Wyjaśnił: "Dlatego tak niecierpliwie na niego czekamy. Wiemy, że odniesie się do sytuacji w Syrii, do milionów syryjskich uchodźców w sąsiednich krajach, ale też do sytuacji tutaj".
Patriarcha zaznaczył, że "papież jest przyjacielem wszystkich" - jest w dobrych relacjach zarówno z wyznawcami judaizmu, jak i islamu. "Tę przyjaźń ilustruje fakt, że przyjedzie tu z rabinem (Abrahamem Skórką) i z muzułmańskim profesorem (Omarem Abboudem). Jednak obaj są z daleka, z Argentyny, więc może nie będą tak emocjonalnie powiązani z naszymi problemami, które przeżywamy tu na miejscu" - zauważa zwierzchnik Kościoła w Ziemi Świętej.
Łaciński Patriarchat Jerozolimy jest w ostatnich tygodniach mocno zaniepokojony falą antyarabskich ataków.

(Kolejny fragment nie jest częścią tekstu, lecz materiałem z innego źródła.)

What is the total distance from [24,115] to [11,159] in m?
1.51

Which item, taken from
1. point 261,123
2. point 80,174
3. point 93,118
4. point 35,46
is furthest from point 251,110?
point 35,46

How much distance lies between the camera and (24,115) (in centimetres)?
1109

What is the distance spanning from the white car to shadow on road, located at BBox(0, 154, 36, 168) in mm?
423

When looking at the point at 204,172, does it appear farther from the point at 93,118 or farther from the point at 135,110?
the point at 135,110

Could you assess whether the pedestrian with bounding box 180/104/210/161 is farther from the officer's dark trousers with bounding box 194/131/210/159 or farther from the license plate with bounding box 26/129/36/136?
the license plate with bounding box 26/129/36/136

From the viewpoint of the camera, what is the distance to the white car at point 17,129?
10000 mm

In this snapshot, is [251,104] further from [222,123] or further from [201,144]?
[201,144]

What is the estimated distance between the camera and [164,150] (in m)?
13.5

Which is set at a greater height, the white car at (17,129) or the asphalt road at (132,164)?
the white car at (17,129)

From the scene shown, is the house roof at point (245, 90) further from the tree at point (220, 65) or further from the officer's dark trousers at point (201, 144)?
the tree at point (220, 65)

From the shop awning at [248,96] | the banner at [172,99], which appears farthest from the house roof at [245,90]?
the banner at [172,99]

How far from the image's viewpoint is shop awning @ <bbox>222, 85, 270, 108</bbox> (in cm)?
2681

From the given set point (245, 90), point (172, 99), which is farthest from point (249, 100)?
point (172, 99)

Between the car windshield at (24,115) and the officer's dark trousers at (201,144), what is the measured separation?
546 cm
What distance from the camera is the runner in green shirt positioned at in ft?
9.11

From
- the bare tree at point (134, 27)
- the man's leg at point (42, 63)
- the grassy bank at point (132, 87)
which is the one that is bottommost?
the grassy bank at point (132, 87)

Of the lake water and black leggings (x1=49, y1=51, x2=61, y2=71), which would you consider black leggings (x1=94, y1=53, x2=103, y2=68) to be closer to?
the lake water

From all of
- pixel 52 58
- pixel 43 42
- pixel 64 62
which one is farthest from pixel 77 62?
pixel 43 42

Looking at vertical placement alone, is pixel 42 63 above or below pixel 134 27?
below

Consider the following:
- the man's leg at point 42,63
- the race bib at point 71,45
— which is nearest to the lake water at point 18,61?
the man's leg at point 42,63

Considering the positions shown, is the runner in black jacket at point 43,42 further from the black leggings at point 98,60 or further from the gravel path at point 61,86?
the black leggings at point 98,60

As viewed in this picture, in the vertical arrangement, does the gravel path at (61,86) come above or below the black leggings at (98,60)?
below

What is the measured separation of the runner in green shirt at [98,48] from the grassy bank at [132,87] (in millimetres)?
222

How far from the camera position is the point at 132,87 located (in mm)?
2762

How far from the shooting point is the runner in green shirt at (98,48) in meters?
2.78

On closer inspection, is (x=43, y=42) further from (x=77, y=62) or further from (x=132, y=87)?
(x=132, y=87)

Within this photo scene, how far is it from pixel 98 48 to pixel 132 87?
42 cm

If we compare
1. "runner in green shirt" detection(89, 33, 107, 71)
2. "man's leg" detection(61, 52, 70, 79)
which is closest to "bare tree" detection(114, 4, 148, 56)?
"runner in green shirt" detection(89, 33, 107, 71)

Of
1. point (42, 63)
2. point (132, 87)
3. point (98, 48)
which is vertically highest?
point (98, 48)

Od początku kwietnia doszło w Izraelu do ponad 15 incydentów, w których sprawcy - jak podejrzewa policja, ultranacjonalistyczni Żydzi - zaatakowali klasztory, kościoły, meczety, firmy, samochody należące do arabskiej mniejszości.

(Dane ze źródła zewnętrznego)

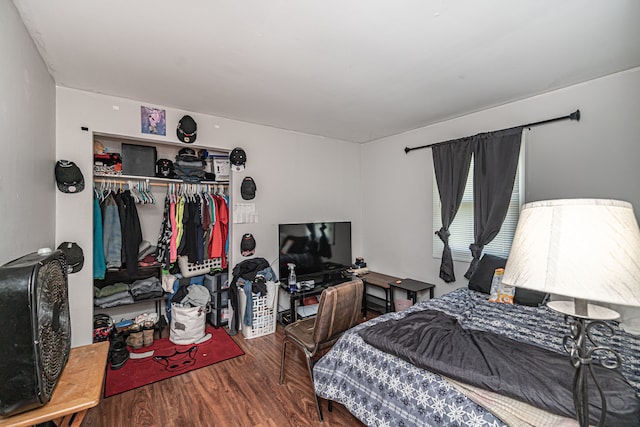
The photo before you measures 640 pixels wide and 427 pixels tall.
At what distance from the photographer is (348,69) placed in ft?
7.39

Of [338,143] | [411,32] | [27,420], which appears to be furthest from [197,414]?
[338,143]

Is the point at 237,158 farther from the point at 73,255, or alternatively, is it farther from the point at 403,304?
the point at 403,304

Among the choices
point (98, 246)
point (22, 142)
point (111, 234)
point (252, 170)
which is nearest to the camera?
point (22, 142)

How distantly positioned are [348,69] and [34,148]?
2264mm

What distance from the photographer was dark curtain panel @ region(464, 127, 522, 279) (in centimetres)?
289


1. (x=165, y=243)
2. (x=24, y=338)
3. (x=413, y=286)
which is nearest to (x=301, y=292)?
(x=413, y=286)

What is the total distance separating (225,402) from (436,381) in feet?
5.34

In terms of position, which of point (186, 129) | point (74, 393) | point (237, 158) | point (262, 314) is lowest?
point (262, 314)

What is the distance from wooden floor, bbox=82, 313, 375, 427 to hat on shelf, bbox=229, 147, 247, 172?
2.16 metres

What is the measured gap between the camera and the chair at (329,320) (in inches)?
82.6

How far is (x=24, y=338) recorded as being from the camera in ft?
2.98

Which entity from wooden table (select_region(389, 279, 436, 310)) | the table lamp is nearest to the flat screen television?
wooden table (select_region(389, 279, 436, 310))

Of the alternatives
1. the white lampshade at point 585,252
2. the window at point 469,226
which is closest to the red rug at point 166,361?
the window at point 469,226

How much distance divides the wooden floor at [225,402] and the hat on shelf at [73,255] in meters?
1.14
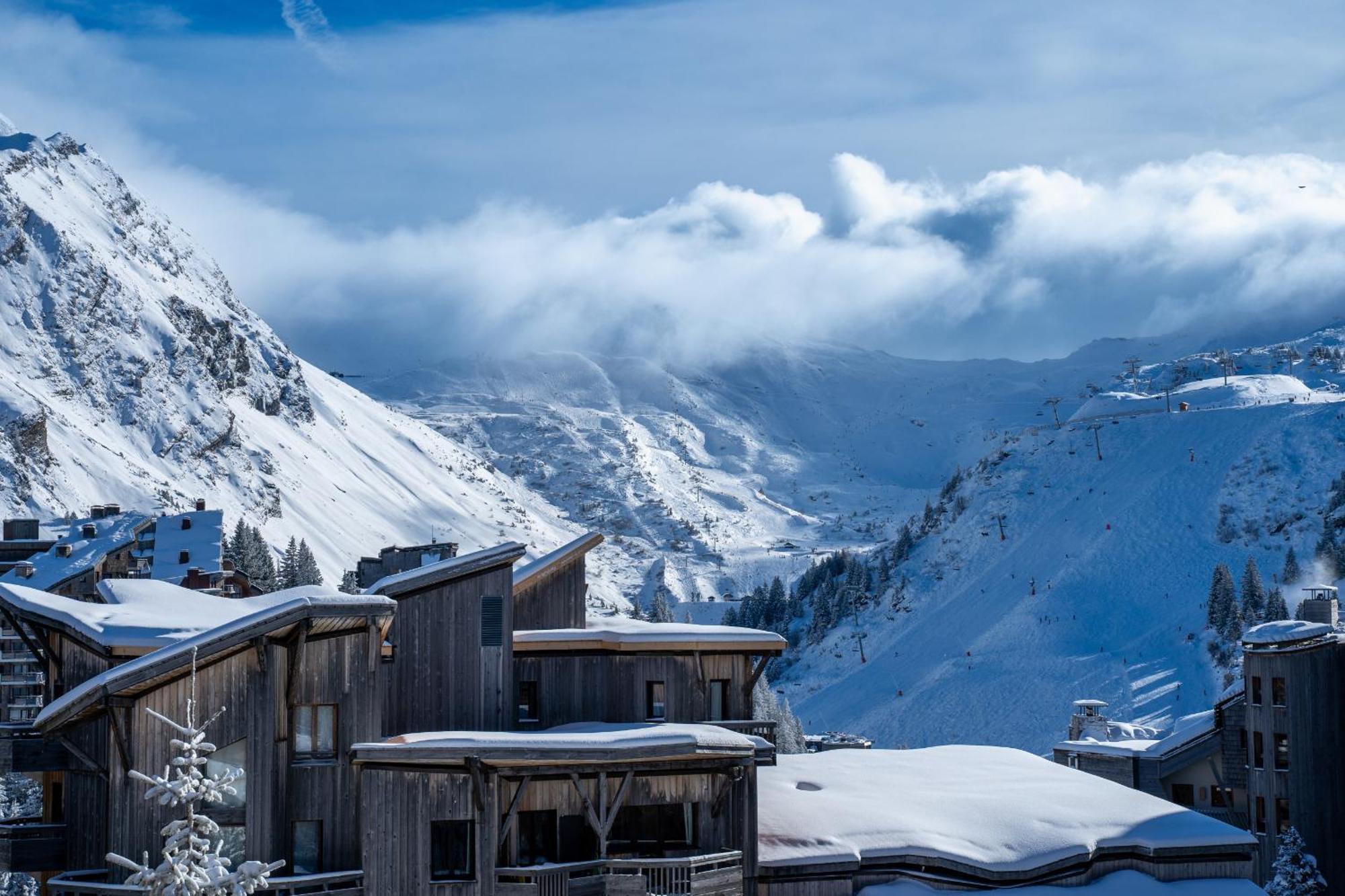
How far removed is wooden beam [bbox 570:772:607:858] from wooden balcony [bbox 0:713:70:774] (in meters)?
11.1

"Społeczność chrześcijańska jest integralną częścią tutejszej ludności palestyńskiej. Ma te same aspiracje, cele, problemy i żyje pod taką samą kontrolą izraelską, jak palestyńscy muzułmanie. Nie możemy ich odseparować" - mówi patriarcha.
Tłumaczy, że ze względu na małą liczebność chrześcijan ataki te są dla nich bardziej dotkliwe. "Choć muzułmanie też padają ofiarami takich aktów przemocy, my jako chrześcijanie, jako malutka mniejszość, jesteśmy poważniej zagrożeni. Im trudniejsza jest nasza sytuacja, tym więcej osób decyduje się na emigrację, i na nas odbija się to mocniej niż na muzułmanach i żydach, których są tu miliony" - wyjaśnia łaciński patriarcha Jerozolimy.

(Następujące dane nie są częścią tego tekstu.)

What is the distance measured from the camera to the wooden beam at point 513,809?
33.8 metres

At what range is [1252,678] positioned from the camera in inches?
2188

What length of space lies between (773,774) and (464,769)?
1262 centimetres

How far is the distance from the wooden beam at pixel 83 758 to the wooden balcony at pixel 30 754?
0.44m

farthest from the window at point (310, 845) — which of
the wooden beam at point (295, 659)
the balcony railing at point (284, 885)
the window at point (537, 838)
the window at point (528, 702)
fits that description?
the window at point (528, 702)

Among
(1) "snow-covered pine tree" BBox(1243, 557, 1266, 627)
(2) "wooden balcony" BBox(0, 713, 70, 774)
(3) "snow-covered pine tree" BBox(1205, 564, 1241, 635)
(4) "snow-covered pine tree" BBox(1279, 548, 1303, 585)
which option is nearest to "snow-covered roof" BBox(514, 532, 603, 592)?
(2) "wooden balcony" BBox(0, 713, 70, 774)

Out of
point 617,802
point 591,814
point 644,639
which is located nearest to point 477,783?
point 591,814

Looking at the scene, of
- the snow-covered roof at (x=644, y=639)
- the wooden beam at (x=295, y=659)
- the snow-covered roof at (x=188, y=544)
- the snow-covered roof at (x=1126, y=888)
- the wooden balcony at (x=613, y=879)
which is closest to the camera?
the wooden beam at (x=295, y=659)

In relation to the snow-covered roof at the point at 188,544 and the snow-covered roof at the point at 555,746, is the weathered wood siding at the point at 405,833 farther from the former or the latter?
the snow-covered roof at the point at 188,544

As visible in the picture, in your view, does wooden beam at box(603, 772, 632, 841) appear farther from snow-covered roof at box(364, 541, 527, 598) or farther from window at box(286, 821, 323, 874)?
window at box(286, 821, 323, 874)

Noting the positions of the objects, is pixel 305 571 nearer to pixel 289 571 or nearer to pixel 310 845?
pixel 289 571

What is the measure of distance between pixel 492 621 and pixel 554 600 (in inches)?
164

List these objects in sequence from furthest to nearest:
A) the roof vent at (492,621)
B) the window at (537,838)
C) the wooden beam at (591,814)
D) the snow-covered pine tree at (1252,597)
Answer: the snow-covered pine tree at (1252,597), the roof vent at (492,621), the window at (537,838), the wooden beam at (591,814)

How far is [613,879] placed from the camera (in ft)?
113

Dodaje: "chciałbym usłyszeć więcej umiarkowanych głosów izraelskich i muzułmańskich. Nie słychać ich tak wyraźnie, jak ekstremistów. Dlatego pytamy - kto tych ludzi wykształcił? Skąd wzięły się ich poglądy? Jak to możliwe, że w XXI wieku wciąż jest miejsce dla takiego ekstremizmu? Czemu pozwalamy im zatruwać atmosferę współpracy i pokoju? I co rząd robi w tej sprawie? Nie wierzę, że Izrael nie jest w stanie ich kontrolować".
W ocenie patriarchy zachętą dla ekstremistów są głosy w izraelskich kręgach rządzących, promujące Izrael jako kraj tylko jednego narodu - Żydów. Na początku maja (premier) Benjamin Netanjahu zapowiedział wpisanie do praw podstawowych (zastępujących w Izraelu konstytucję) "żydowskiego charakteru państwa". Wywołał tymi słowami sprzeciw centrowych i lewicowych partii w Knesecie. Szczególne zaniepokojona tymi planami jest półtoramilionowa mniejszość arabska w Izraelu.
Patriarcha Jerozolimy potwierdził, że Jerozolima zostanie zamknięta na czas wizyty papieża w ramach środków bezpieczeństwa. "Spotkaliśmy się z szefem policji izraelskiej, który zapewnił mnie, że (...) w trakcie wizyty papieża zostaną podjęte najlepsze środki bezpieczeństwa. Powiedziałem, że bardziej martwi mnie nadmiar ich środków bezpieczeństwa" - mówi ze śmiechem hierarcha.
Wizytę Franciszka od poprzednich papieskich pielgrzymek w Ziemi Świętej odróżnia jej krótki termin. "Zabrakło czasu na przyjazd do Nazaretu" - przyznaje zwierzchnik katolików w Ziemi Świętej, dodając: "dlatego liczymy, że papież przyjedzie tu jeszcze raz".
Za to w Betlejem papież spotka się z pięcioma rodzinami podczas lunchu we franciszkańskim klasztorze Casa Nova. "Nie było nam łatwo wybrać rodziny, które będą miały przywilej spotkania z papieżem. Każda parafia, każdy ksiądz, chciały wysłać swoje rodziny" - mówi.
Jak dowiedziała się PAP, jedna z rodzin uczestniczących w spotkaniu będzie ze Strefy Gazy, a druga przyjedzie z północy Izraela, z wioski Ikrit, której mieszkańcy zostali wysiedleni w 1948 roku i do dziś walczą o możliwość powrotu. Innej rodzinie grozi utrata żyznych ziem w związku z budową izraelskiego muru oddzielającego Zachodni Brzeg od Jerozolimy. Patriarcha powiedział, że z papieżem spotkają się też "rodzice, których dwoje dzieci odsiaduje od 15 lat wyroki w izraelskim więzieniu".